Roberts is one of the proudest Canucks in the industry, but it is his tribute to the Australian wake in “Uprising Down Under,” that qualifies as his most brilliantly-crafted piece. Roberts can afford to take such a minimalist approach despite such a grandiose theme, because his voice is as warm as the Australian sun.

 9. Kim Mitchell – Patio Lanterns 

One of my best friends is convinced that this track is about his Auntie’s patio that Kim Mitchell would frequent in the summer. Whether or not this is a wives old tale that Aunty Rogers used to tell to get a rise out of my comrade, it somehow makes the idea of “Patio Lanterns” feel even more like it could be about anyone’s Canadian backyard.

 8. Sloan – The Other Man

The act of cheating is often vilified by the victim of this dishonourable act, but rarely do we get to hear from the “other man.” Maybe the other man has no idea that he is playing second fiddle, or maybe he’s diligently looking for a promotion in order to drop the “other” from his title.

7. Bryan Adams – Heaven

Adams depiction of heaven sounds much more realistic than other descriptions from far-out religions. His version seems to be defined by his happiest state, where he’s blissfully trapped in an infinite embrace surrounded by eternal love.

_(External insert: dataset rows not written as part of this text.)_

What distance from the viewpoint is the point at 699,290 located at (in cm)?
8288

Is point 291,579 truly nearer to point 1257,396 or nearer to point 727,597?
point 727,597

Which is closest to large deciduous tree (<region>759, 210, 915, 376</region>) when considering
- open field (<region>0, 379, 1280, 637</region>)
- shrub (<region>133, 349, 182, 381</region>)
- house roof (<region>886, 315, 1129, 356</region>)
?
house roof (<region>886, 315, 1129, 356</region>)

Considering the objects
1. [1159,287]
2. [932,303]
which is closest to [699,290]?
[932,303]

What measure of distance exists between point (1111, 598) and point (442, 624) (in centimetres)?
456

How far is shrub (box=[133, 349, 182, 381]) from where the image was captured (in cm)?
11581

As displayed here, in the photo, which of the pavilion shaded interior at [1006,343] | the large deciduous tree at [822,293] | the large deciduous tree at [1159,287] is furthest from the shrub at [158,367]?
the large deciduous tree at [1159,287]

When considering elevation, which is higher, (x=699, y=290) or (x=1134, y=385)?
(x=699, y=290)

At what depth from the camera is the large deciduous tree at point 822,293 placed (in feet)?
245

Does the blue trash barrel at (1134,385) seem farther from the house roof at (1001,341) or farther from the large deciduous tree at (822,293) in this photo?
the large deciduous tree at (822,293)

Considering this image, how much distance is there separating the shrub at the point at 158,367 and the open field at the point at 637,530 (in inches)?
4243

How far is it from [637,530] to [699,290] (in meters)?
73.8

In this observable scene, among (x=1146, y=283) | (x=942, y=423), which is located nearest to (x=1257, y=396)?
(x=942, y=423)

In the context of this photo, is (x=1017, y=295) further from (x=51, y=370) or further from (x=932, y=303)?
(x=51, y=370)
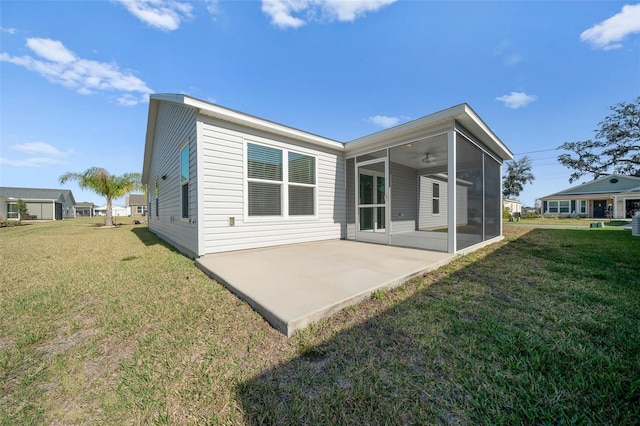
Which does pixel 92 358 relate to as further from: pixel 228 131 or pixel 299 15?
pixel 299 15

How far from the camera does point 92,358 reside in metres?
1.91

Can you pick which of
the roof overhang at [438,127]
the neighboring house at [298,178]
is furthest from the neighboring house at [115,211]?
the roof overhang at [438,127]

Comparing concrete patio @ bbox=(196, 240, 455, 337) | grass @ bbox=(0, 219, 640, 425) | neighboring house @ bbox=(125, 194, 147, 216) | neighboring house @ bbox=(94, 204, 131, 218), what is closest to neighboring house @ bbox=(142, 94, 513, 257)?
concrete patio @ bbox=(196, 240, 455, 337)

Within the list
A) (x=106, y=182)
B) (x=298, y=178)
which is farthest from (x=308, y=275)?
(x=106, y=182)

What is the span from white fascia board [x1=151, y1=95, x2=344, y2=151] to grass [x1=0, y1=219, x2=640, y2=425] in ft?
11.1

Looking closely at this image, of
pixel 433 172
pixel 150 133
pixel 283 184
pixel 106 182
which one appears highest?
pixel 150 133

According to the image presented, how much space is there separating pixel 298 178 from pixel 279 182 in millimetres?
611

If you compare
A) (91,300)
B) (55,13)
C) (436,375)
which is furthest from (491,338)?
(55,13)

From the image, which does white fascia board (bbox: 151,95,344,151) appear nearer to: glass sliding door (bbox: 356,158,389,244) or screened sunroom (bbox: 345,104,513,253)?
screened sunroom (bbox: 345,104,513,253)

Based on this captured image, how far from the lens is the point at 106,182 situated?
55.3ft

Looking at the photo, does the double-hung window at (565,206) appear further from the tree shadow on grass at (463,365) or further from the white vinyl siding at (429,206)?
the tree shadow on grass at (463,365)

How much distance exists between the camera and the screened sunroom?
16.5 feet

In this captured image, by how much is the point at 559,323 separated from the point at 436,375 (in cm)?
158

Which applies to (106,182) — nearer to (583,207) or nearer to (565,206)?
(565,206)
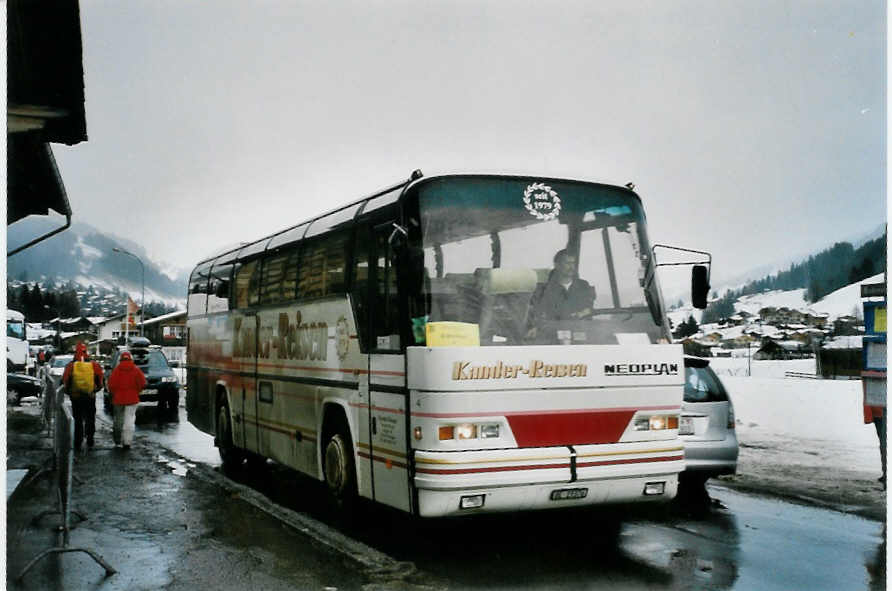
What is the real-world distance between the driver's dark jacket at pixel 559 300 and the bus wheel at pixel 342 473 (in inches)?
95.4

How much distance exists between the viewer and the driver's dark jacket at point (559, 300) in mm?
7414

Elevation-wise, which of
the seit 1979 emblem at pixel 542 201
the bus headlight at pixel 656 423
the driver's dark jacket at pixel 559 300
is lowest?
the bus headlight at pixel 656 423

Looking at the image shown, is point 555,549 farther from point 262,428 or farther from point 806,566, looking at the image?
point 262,428

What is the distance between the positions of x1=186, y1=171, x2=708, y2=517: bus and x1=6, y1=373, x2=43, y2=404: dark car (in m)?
26.2

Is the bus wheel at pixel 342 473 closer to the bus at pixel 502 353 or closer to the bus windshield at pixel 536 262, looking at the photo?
the bus at pixel 502 353

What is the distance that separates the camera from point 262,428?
1156 centimetres

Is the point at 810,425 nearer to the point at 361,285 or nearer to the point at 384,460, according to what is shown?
the point at 361,285

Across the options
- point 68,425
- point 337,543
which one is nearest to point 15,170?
→ point 68,425

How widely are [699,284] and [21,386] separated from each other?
28988 millimetres

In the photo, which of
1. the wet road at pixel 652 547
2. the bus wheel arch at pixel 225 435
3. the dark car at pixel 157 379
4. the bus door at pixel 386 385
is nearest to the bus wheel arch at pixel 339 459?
the wet road at pixel 652 547

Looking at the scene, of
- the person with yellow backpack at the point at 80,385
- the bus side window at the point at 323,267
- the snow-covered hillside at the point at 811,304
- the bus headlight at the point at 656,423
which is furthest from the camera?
the person with yellow backpack at the point at 80,385

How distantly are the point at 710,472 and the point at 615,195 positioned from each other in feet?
10.7

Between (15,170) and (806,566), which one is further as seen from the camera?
(15,170)

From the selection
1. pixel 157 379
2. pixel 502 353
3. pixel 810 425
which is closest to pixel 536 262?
pixel 502 353
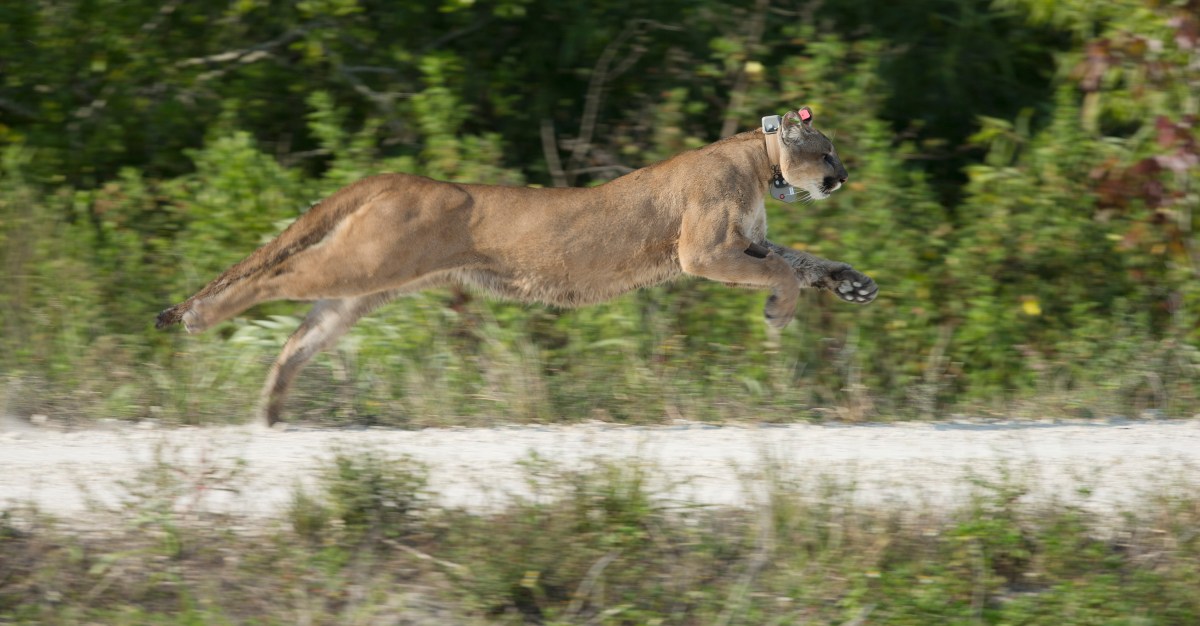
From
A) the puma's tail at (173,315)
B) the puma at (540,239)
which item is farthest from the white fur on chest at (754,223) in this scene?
the puma's tail at (173,315)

6. Arcade Fire – Ready to Start

It has the intensity of a Montreal train roaring through your core. Arcade Fire have yet to make an album unequal to greatness, yet haven’t collected the praise they deserve until their latest album, “The Suburbs.” When it comes to multiple Grammys, Brit Awards and Juno’s, the Fire are announcing that they are ready to start collecting.

5. The Watchmen – All Uncovered

“All Uncovered” is Canadian grunge at its finest. It has a chorus that everyone wants to sing, but it’s so perfectly arranged, that you opt for silence for fear of butchering a highlight of the Watchmen’s career.

4. The Tragically Hip – Ahead by Century

It’s more of an analysis of youth rather than the spirit of being Canadian, yet it seems to describe a day in the sun for a typical Ontario child anyway.

3. Trooper- Here for a Good Time

Very few countries know how to party like Canadians, and Trooper celebrates this excessive beer-crushing by providing a soundtrack for drunkards across the nation. This song is over 20 years old, yet remains a summer-time staple for patios open from May to September.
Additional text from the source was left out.